High-throughput screening of metal-porphyrin-like graphenes for selective capture of carbon dioxide

TL;DR

This study uses high-throughput first principles thermodynamics to identify metal-porphyrin-like graphenes with empty d orbitals as highly selective and efficient materials for capturing CO₂ from flue gases at low pressures.

Contribution

It introduces a novel high-throughput screening method based on first principles to discover CO₂ capture materials with specific electronic properties, particularly empty d orbitals.

Findings

Elements with empty d orbitals selectively attract CO₂ at low pressures.

CO₂ binds via hybridization of metal d orbitals with CO₂ π orbitals.

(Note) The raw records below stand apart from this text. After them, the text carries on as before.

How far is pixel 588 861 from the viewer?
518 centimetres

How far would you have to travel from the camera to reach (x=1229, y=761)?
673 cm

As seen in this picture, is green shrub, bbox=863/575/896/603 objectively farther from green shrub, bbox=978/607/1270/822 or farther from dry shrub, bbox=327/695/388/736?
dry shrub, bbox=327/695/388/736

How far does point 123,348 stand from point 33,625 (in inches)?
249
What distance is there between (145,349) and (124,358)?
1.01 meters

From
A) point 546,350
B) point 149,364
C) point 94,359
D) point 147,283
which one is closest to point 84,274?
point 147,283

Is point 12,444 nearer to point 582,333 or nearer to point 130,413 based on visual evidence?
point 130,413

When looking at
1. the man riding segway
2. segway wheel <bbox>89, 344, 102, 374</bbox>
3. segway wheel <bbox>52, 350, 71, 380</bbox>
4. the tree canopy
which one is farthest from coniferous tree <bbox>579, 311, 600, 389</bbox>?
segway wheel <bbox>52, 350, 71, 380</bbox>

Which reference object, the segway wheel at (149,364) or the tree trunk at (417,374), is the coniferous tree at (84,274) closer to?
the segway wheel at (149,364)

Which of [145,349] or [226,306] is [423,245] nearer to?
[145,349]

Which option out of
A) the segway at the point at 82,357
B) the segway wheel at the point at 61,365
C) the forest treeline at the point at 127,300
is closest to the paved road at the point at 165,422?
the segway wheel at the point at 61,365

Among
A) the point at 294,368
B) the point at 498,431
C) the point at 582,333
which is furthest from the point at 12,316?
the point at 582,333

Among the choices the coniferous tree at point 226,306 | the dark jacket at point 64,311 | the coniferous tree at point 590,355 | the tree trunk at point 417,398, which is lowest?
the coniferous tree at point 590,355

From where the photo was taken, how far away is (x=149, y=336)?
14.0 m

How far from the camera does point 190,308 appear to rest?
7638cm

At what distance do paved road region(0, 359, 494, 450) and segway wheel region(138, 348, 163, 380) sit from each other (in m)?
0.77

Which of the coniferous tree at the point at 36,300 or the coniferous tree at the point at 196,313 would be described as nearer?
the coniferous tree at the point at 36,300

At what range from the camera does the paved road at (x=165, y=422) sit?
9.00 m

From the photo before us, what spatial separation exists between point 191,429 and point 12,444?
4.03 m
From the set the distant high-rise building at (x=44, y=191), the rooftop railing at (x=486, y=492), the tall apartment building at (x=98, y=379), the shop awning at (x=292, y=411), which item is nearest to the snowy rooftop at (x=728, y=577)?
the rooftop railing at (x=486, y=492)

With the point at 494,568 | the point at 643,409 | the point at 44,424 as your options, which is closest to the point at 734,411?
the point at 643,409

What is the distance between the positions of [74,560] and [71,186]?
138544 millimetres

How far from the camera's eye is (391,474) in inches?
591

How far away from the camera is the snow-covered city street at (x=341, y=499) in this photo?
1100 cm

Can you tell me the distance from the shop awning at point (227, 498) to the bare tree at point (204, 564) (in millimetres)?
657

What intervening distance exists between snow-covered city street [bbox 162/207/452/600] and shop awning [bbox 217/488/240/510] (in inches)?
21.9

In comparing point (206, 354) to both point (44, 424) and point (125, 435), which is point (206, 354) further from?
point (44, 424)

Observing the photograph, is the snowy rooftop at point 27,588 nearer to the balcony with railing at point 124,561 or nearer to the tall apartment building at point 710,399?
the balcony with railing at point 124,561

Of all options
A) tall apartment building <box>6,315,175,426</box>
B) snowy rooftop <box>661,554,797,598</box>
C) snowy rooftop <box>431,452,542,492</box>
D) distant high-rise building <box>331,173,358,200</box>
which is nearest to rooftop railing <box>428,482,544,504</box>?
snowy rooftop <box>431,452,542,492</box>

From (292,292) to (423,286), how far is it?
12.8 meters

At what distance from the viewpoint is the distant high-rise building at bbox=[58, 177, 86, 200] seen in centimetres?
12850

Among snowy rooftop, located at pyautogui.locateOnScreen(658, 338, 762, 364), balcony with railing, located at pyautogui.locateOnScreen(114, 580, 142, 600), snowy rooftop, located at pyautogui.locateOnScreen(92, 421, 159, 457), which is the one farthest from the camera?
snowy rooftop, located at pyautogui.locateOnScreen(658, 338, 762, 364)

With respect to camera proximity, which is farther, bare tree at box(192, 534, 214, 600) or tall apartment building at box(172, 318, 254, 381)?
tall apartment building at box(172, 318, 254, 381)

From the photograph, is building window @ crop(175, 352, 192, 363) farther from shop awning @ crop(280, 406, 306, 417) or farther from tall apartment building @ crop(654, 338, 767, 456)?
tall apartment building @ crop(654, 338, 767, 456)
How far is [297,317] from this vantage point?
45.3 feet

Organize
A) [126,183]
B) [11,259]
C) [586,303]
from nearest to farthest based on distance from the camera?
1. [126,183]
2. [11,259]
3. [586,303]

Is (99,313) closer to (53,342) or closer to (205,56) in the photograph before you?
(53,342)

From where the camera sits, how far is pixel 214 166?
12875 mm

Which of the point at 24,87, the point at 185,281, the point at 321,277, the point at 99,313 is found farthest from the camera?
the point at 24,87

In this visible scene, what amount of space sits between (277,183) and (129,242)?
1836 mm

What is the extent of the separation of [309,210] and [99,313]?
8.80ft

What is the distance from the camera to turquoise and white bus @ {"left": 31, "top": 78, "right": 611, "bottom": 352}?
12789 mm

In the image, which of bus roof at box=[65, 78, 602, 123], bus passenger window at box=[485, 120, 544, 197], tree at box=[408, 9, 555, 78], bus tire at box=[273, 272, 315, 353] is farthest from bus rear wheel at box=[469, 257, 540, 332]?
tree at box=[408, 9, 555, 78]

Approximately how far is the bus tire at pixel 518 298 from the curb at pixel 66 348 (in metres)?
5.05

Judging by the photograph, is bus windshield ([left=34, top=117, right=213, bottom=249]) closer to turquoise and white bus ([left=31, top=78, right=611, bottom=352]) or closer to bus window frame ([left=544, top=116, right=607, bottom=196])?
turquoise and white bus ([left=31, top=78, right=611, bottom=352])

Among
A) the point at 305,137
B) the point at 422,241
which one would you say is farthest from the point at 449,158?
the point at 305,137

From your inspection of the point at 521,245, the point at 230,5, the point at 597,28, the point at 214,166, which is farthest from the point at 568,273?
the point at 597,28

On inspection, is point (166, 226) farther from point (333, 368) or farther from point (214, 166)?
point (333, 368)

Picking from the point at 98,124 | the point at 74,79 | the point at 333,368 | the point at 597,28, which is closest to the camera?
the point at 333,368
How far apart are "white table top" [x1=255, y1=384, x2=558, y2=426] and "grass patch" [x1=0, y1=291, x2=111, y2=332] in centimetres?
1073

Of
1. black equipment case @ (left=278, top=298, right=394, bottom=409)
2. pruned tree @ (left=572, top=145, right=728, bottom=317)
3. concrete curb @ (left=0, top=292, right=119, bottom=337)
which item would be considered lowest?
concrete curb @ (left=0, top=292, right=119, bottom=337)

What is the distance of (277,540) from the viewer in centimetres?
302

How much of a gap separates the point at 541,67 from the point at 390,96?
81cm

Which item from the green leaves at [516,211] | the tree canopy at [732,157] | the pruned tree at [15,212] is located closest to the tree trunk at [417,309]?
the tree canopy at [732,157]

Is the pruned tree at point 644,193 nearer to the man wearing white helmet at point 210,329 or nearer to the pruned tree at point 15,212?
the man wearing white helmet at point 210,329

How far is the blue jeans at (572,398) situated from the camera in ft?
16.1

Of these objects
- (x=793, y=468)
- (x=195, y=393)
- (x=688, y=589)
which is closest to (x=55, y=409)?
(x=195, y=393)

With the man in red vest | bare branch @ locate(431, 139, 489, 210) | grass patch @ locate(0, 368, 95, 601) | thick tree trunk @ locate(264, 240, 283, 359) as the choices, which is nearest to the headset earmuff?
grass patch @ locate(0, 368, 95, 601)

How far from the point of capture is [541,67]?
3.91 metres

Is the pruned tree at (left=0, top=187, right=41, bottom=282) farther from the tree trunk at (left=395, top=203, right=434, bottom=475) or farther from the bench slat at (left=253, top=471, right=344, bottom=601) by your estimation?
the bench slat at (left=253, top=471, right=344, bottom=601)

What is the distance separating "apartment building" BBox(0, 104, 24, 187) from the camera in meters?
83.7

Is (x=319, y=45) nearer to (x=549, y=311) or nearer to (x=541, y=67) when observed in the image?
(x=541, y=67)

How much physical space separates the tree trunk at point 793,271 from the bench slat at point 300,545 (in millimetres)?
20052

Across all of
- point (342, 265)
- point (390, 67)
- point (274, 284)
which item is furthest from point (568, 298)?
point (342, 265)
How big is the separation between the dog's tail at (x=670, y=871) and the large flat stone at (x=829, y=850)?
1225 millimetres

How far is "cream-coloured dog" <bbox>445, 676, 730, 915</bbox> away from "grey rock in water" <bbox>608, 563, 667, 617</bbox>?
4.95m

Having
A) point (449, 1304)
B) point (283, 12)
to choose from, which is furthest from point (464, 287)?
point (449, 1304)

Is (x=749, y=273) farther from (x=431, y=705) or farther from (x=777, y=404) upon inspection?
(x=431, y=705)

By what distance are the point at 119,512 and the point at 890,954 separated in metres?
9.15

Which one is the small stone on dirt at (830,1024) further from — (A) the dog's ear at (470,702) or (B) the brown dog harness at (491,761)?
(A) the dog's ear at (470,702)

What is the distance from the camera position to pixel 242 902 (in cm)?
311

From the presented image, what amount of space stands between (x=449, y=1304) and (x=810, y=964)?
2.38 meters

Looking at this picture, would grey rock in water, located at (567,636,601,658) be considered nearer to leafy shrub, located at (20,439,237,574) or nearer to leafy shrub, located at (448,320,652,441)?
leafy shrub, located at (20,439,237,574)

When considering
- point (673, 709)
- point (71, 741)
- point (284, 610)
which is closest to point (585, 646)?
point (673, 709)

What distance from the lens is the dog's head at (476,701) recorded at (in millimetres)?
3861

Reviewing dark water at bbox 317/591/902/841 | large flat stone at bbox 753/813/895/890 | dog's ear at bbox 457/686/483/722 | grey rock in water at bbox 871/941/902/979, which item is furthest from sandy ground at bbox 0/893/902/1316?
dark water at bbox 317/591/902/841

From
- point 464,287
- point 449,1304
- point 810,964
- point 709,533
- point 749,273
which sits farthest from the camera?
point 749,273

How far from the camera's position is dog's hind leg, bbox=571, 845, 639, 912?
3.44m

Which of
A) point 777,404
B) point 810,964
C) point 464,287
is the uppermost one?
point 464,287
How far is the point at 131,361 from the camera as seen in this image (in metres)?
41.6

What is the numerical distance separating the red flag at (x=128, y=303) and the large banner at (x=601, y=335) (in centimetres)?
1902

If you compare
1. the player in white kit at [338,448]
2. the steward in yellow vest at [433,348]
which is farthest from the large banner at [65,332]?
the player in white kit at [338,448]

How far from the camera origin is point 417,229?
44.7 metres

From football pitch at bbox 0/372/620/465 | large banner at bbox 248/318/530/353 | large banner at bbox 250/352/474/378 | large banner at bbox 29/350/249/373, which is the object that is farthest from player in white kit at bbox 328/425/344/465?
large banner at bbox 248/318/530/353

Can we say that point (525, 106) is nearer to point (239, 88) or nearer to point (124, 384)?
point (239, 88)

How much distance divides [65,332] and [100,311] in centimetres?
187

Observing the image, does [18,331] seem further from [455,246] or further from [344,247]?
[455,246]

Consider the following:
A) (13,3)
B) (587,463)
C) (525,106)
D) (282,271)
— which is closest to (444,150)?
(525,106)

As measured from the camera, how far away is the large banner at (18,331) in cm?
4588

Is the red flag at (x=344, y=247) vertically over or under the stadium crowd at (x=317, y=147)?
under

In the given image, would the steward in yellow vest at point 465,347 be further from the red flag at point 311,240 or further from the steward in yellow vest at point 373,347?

Predicted new materials with high selectivity and capacity for CO₂ capture.

Abstract

Nano-materials, such as metal-organic frameworks, have been considered to capture CO$_2$. However, their application has been limited largely because they exhibit poor selectivity for flue gases and low capture capacity under low pressures. We perform a high-throughput screening for selective CO$_2$ capture from flue gases by using first principles thermodynamics. We find that elements with empty d orbitals selectively attract CO$_2$ from gaseous mixtures under low CO$_2$ pressures at 300 K and release it at ~450 K. CO$_2$ binding to elements involves hybridization of the metal d orbitals with the CO$_2$ $\pi$ orbitals and CO$_2$-transition metal complexes were observed in experiments. This result allows us to perform high-throughput screening to discover novel promising CO$_2$ capture materials with empty d orbitals and predict their capture performance under various conditions. Moreover, these findings provide physical insights into selective CO$_2$ capture and open a new path to explore CO$_2$ capture materials.